I come from a civil society background, having worked for the Freedom of Expression Institute (FXI) for 15 years and served as its Executive Director for eight of those years. The FXI dealt with some of the earliest post-apartheid cases of freedom of expression violations, including violations of the right to protest and state harassment of activists, and I oversaw its successful application for law clinic status.
Before joining the FXI, I worked in the community art centre movement, firstly at the African Institute for Art at the Funda Centre in Soweto, and then at the Afrika Cultural Centre in Newtown.
I was a member of the Right 2 Know Campaign (R2K), and involved in its work on secrecy and securitisation, the right to protest and media freedom. I represented Universities South Africa at public hearings held by Parliament’s National Council of Provinces, on the implications of the Protection of State Information Bill (or the ‘Secrecy Bill’) for academic freedom. Together with Profs Julie Reid and Viola Milton, I was a co-founder of the Media Policy and Democracy Project (MPDP), a joint initiative of UJ and the Department of Communication Science at the University of South Africa. The MPDP was established in 2012 to encourage participatory media and communications policy. In its eleven years of existence, it conducted research that has impacted on policy discussions around press transformation and accountability; media diversity; ICT policy and communications surveillance and privacy.
My research interests have been shaped by my work in civil society, and my research work is both informed by and informs activist work. My interest is in possibly the most neglected form of intelligence oversight of all, namely public oversight and how the public can contribute to holding these most secretive areas of the state to account. Through my research, writings and civil society activism, I have examined how national security practices are changing state/ society relations and impacting on spaces for political expression, especially dissent and the right to protest. I have produced four single authored books on these themes. I am a contributor to publications such as the Daily Maverick, The Conversation, OpenDemocracy, the Mail & Guardian and About.Intel, a blog on intelligence oversight, set up by the German think-tank Stiftung Neue Verantwortung.

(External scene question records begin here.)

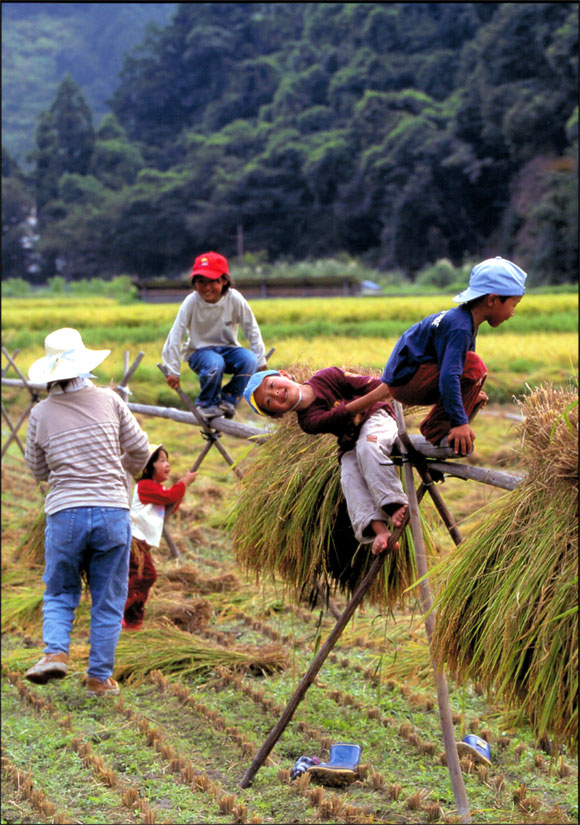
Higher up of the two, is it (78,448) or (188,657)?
(78,448)

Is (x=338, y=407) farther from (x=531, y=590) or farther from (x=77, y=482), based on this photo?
(x=77, y=482)

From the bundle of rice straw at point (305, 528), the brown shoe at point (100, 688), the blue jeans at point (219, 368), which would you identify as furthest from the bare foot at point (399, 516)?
the blue jeans at point (219, 368)

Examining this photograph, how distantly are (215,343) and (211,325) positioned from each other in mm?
100

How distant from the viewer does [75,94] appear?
2477 inches

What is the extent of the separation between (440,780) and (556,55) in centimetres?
3353

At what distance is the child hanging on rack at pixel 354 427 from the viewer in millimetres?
2986

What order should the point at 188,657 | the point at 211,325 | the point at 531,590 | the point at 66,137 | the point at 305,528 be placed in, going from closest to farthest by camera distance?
the point at 531,590, the point at 305,528, the point at 188,657, the point at 211,325, the point at 66,137

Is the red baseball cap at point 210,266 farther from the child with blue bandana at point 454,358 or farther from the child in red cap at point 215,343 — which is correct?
the child with blue bandana at point 454,358

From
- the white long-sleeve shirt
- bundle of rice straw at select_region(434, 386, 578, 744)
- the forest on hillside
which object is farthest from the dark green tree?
bundle of rice straw at select_region(434, 386, 578, 744)

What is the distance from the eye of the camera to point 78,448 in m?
3.72

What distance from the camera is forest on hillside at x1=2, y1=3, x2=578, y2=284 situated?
34.3 meters

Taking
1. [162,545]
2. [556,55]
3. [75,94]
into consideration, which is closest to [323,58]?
[75,94]

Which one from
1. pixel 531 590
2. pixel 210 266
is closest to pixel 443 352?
pixel 531 590

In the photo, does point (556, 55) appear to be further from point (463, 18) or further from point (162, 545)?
point (162, 545)
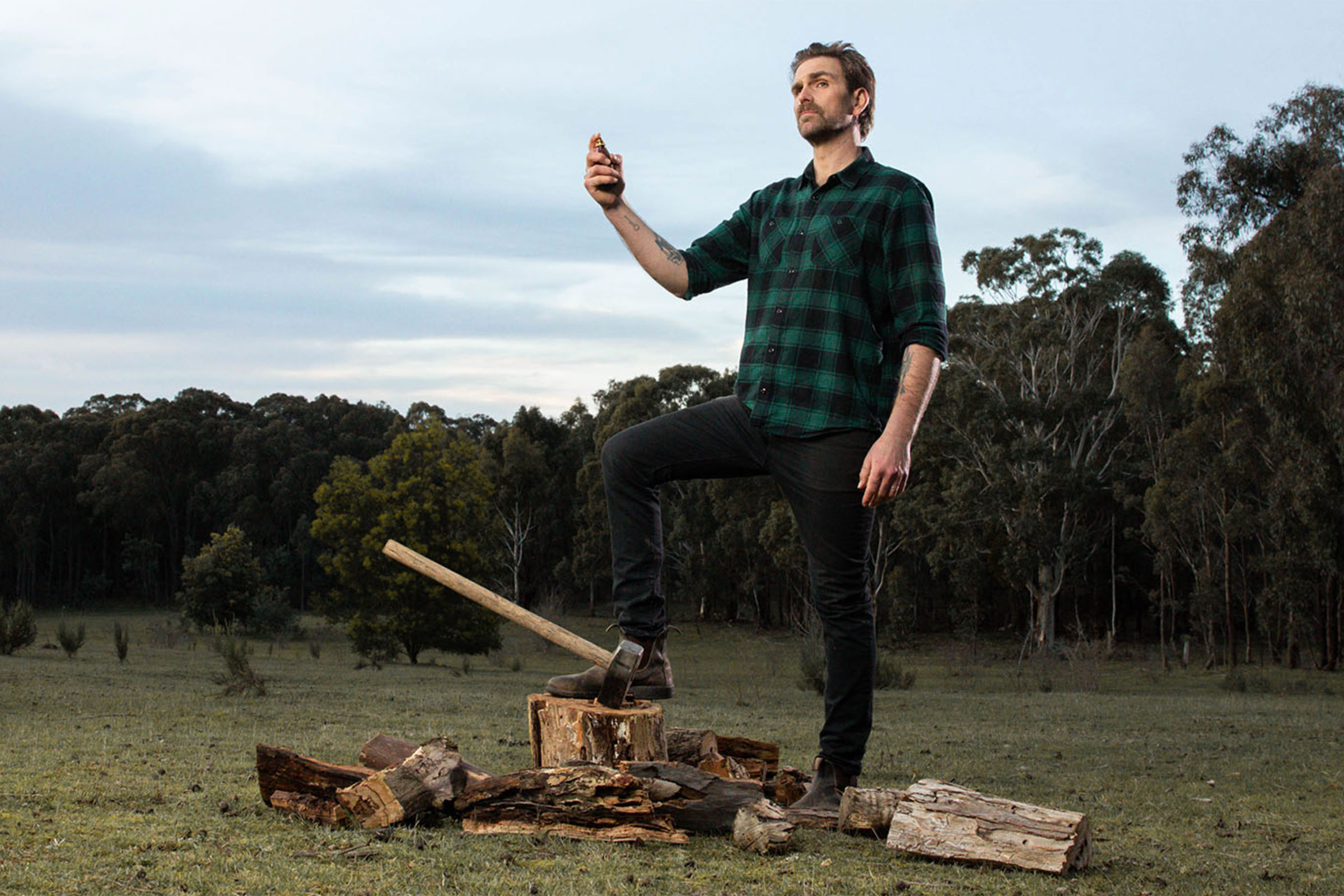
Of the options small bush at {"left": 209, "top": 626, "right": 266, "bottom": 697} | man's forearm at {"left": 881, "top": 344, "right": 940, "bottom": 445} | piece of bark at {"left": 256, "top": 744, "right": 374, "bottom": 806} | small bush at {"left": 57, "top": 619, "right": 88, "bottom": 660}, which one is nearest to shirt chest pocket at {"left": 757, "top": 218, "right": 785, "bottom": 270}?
man's forearm at {"left": 881, "top": 344, "right": 940, "bottom": 445}

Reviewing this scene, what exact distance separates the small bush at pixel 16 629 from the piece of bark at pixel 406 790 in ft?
49.6

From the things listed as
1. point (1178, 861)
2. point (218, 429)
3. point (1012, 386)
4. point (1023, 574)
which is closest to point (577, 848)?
point (1178, 861)

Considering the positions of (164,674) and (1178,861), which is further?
(164,674)

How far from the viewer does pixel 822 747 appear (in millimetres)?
4008

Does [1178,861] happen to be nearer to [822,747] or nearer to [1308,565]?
[822,747]

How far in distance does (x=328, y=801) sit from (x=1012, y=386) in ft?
129

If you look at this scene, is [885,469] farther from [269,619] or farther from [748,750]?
[269,619]

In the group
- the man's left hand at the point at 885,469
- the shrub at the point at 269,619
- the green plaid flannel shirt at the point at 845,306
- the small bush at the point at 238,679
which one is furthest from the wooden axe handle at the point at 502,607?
the shrub at the point at 269,619

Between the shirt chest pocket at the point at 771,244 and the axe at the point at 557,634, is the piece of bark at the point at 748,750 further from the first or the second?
the shirt chest pocket at the point at 771,244

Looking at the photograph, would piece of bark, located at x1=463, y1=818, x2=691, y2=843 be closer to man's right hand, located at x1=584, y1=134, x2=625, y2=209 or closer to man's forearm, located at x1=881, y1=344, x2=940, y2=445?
man's forearm, located at x1=881, y1=344, x2=940, y2=445

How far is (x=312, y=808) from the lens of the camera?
155 inches

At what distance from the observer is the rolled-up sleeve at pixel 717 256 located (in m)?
4.11

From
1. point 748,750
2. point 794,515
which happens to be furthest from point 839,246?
point 748,750

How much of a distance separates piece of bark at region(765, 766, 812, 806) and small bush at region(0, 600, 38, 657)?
15.3 metres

Since 2014, I fundraised for, managed and undertaken research on a project on communication surveillance in South Africa. Based on this work, I was appointed to a Presidential Review Panel on the State Security Agency (SSA), established to investigate the mandate, functioning and organisational integrity of the SSA. The panel’s work is widely recognised as having provided a roadmap for intelligence transformation in South Africa and has been used as a basis for hearings held by a Commission of Enquiry into State Capture (the Zondo Commission, named after its chair).